When Rich Ross, a former TV guy, was ousted as the head of Walt Disney Studios, the moviemaking arm of the Mighty Mouse, it was generally assumed that someone with a tad more experience on the film side would be his replacement.
Ultimately, Disney went with experience and then some. Maybe a bit too much experience, in fact.
Alan Horn assumes the role, coming out of semi-retirement after a strong tenure at Warner Bros., where as president he oversaw the highly successful "Harry Potter" and "Dark Knight" franchises. This is from Bloomberg:
Chief Executive Officer Robert Iger has placed a high priority on the studio, which lost $84 million last quarter because of “John Carter.” The studio is benefiting this month from “Marvel’s The Avengers,” which has posted $1.31 billion in worldwide sales and lifted Disney to first in U.S. theater revenue at $742.7 million....
But here's the thing: Horn is 69. That in and of itself isn't necessarily an issue.
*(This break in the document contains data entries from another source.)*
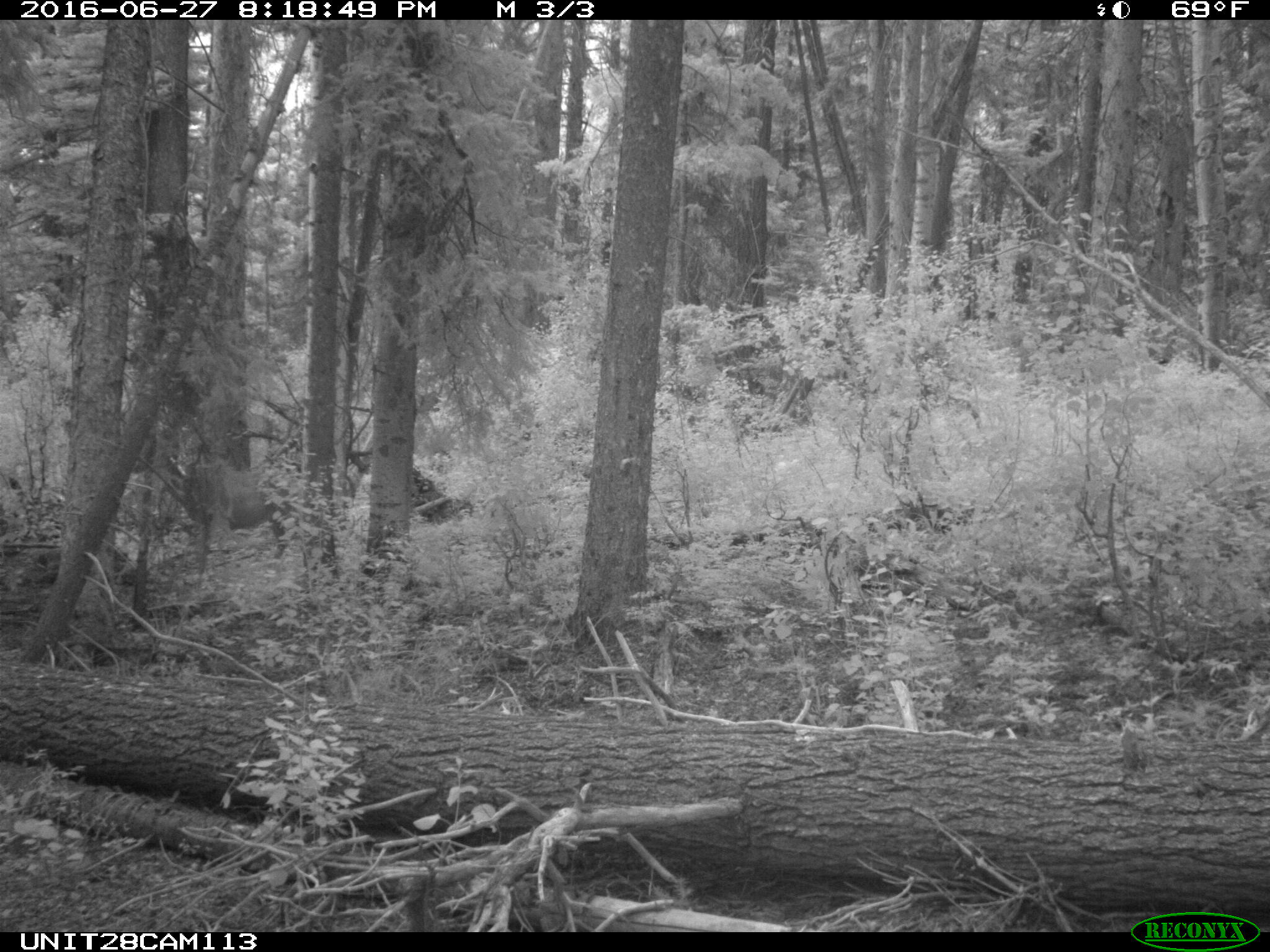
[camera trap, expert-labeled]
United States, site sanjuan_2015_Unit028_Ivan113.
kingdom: Animalia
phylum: Chordata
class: Mammalia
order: Artiodactyla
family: Cervidae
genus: Odocoileus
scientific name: Odocoileus hemionus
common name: mule deer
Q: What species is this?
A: Odocoileus hemionus (mule deer).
Who wants to retire anymore! And the early reaction to Horn's hire, if the Hollywood Reporter is anything to go by, was extremely positive.
However, what Disney is likely to get from Horn, both good and bad, is less of the synergy across business that Ross promised and more of a focus of old-school moviemaking. He will reportedly produce up to eight new Disney movies every year — beyond the output of Marvel Studios, which has been raking it in with the superhero stuff of late.
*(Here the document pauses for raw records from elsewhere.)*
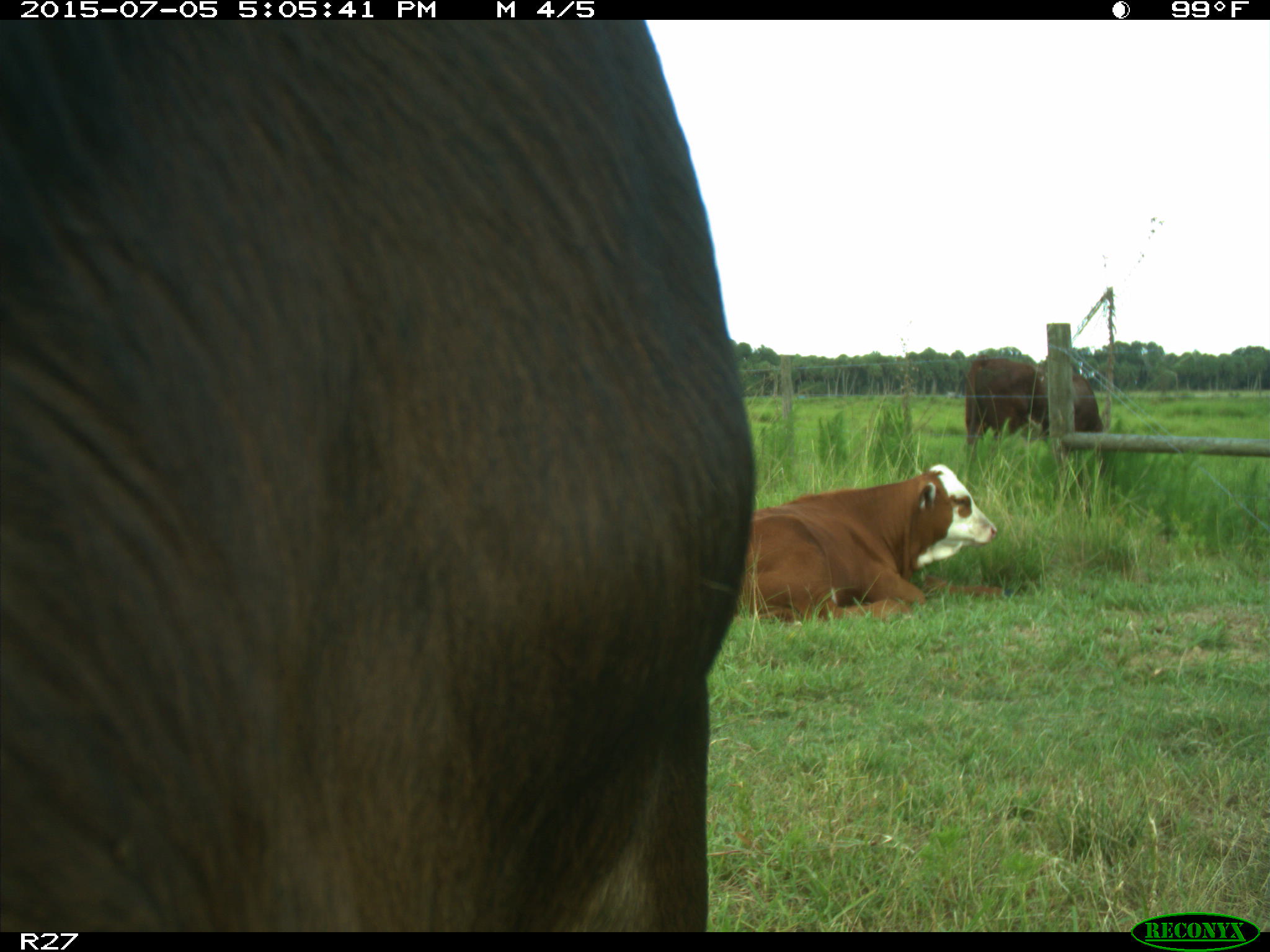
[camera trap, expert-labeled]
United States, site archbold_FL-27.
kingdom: Animalia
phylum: Chordata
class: Mammalia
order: Artiodactyla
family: Bovidae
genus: Bos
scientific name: Bos taurus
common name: domestic cow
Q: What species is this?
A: Bos taurus (domestic cow).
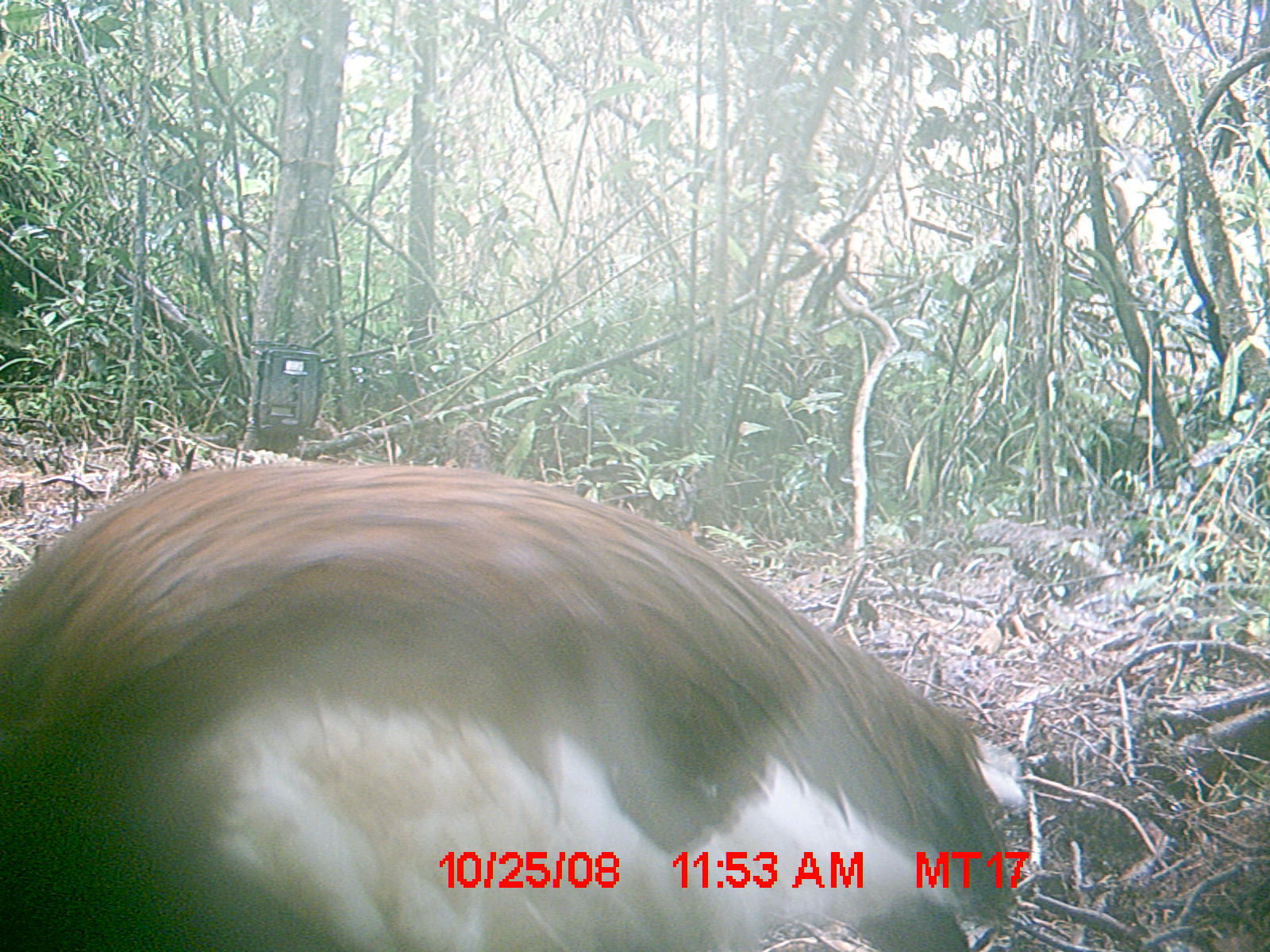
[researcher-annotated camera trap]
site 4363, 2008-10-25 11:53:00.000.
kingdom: Animalia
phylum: Chordata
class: Aves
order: Pelecaniformes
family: Threskiornithidae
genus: Lophotibis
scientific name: Lophotibis cristata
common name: madagascan ibis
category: lophotibis cristataa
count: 1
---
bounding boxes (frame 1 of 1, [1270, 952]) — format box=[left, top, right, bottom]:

Horn has a great track record. Before Warner, he started Castle Rock Entertainment and brought the world "When Harry Met Sally" and "Seinfeld."
He's in a good position. With sequels and sequel-ish mashups of "Iron Man," "Captain America," "Thor" and "The Hulk" bringing in substantial box office revenues, Horn can try to revive the non-superhero side of things. Walt Disney Studios certainly needs it. Movies make up 16 percent of Disney's revenues, trailing other businesses, such as theme parks. Bob Iger certainly wants to see that percentage rise.
But Iger intends to retire in three years. Horn will be in his seventies by then. So the obvious question is: Does he have enough time to fix the Disney movie business, or is his job merely to keep it from getting worse?